Punicalagin Alleviates Acute Liver Injury via Dual STAT1 / NF ‐ κB Inhibition and STAT3 Activation to Orchestrate M1‐to‐M2 Macrophage Polarization

ABSTRACT Acute liver injury (ALI) is characterized by excessive inflammation and macrophage polarization, with the M1‐to‐M2 phenotypic shift emerging as a critical regulatory node. Punicalagin (PUN), a polyphenolic compound derived from pomegranate, has demonstrated hepatoprotective effects in preclinical models; however, its molecular mechanisms underlying macrophage polarization and inflammatory signaling remain unclear.
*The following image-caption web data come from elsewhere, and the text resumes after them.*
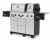 Газовый гриль Broil King Imperial S 690 IR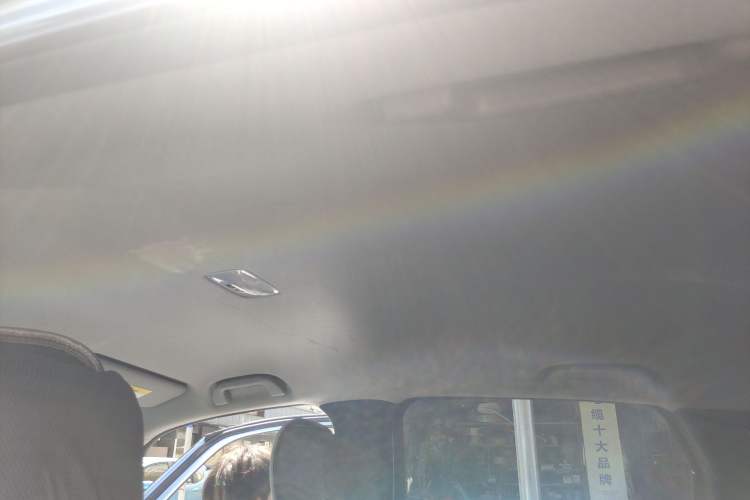 Used Honda Fit 2023 1.5L CVT Trend Edition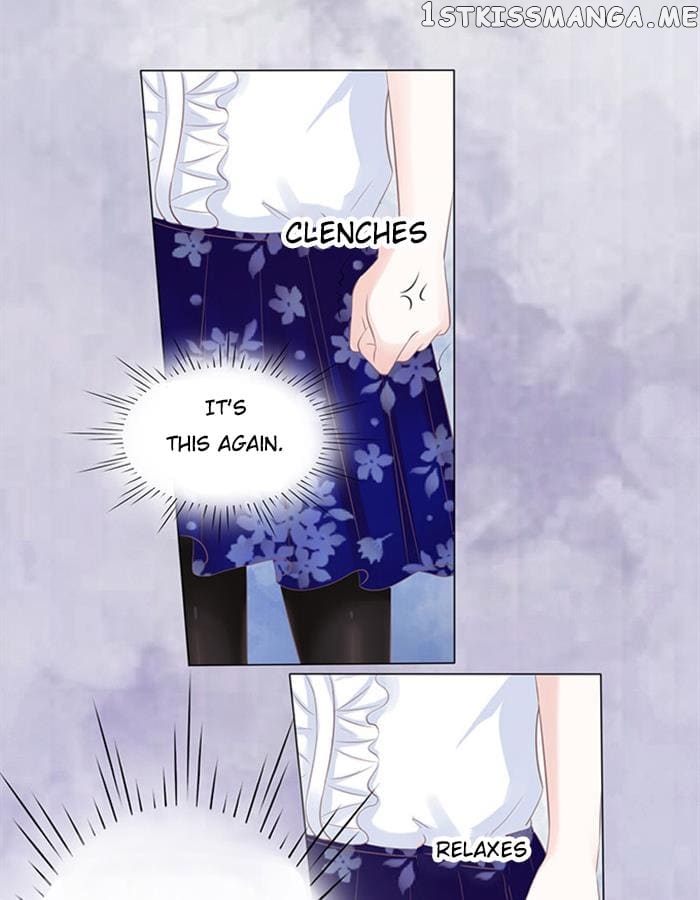 Peachy Lover ( My Little Peachy Girl ) chapter 70 - page 29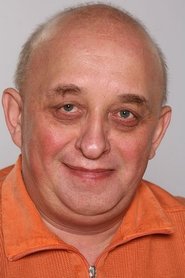 Andrey Batukhanov portrait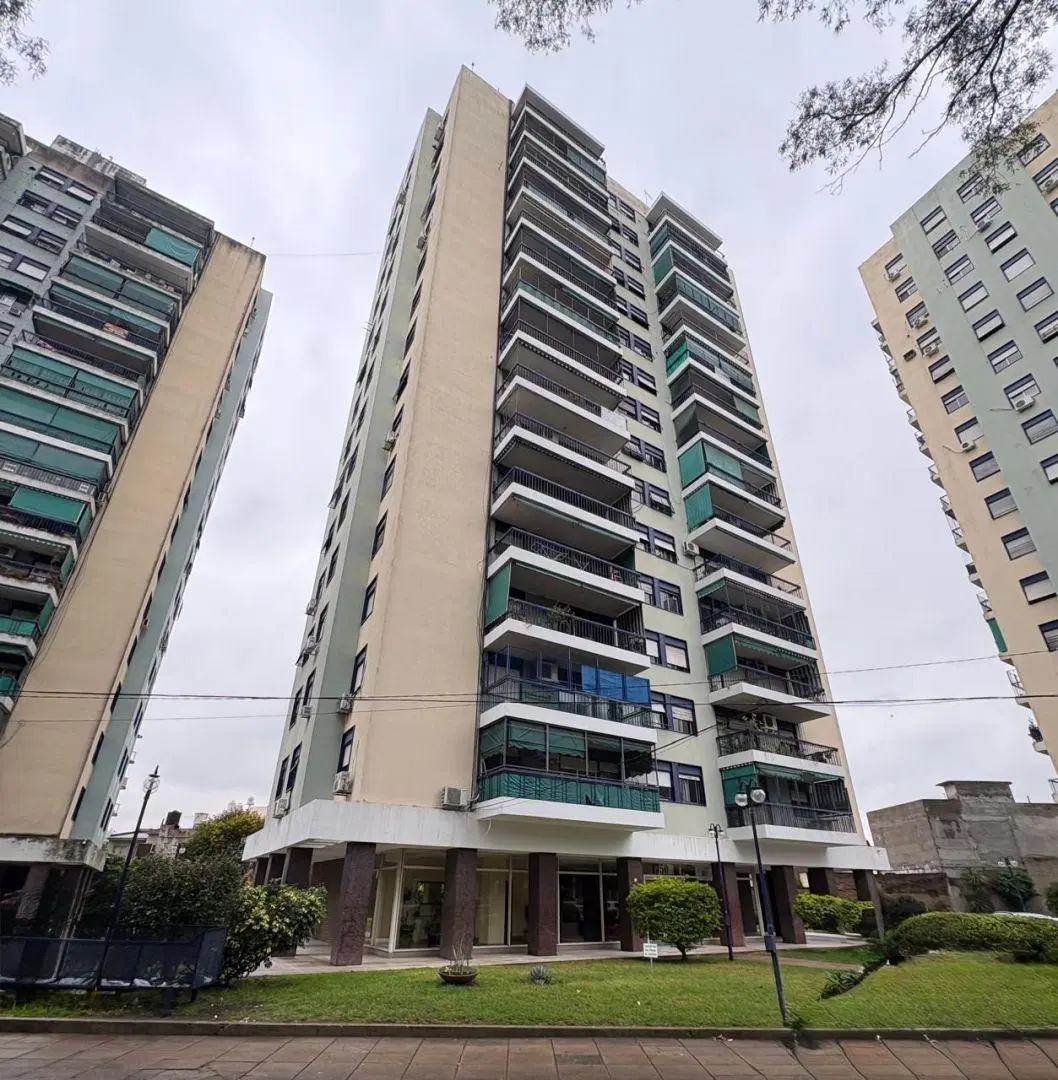 Departamento 4 ambientes. | San Pedro 1750 1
This study aims to investigate the role of PUN in modulating macrophage polarization and inflammatory pathways in chemical‐ and drug‐induced ALI. CCL 4 ‐ and APAP‐induced ALI mouse models were employed to assess the hepatoprotective effects of PUN through liver enzyme analysis, histology, and immune phenotyping. In vitro, LPS‐stimulated RAW264.7 macrophages were treated with PUN, and mechanisms were examined through western blotting, qRT‐PCR, flow cytometry, and ELISA. PUN (12.5 mg kg −1 ) significantly reduced serum levels of ALT and AST, as well as the necrotic area in both ALI models. It reduced hepatic infiltration of monocyte‐derived macrophages (MDMs) and lowered the expression of M1 markers (CD86, iNOS), while simultaneously increasing the expression of M2 markers (CD206, Arg‐1). Mechanistically, PUN inhibited the phosphorylation of NF‐κB and STAT1, while promoting the activation of STAT3, which resulted in a reduction of TNF‐α and IL‐6 levels (approximately 62%–71%), alongside an increase in IL‐10 and TGF‐β, both in vivo and in vitro. Similar reprogramming from M1 to M2 and cytokine shifts were observed in LPS‐challenged RAW264.7 cells. PUN alleviates ALI by promoting M1‐to‐M2 macrophage polarization through the dual inhibition of NF‐κB/STAT1 and the activation of STAT3. These findings underscore PUN as a potential therapeutic agent for ALI by reprogramming the hepatic immune microenvironment.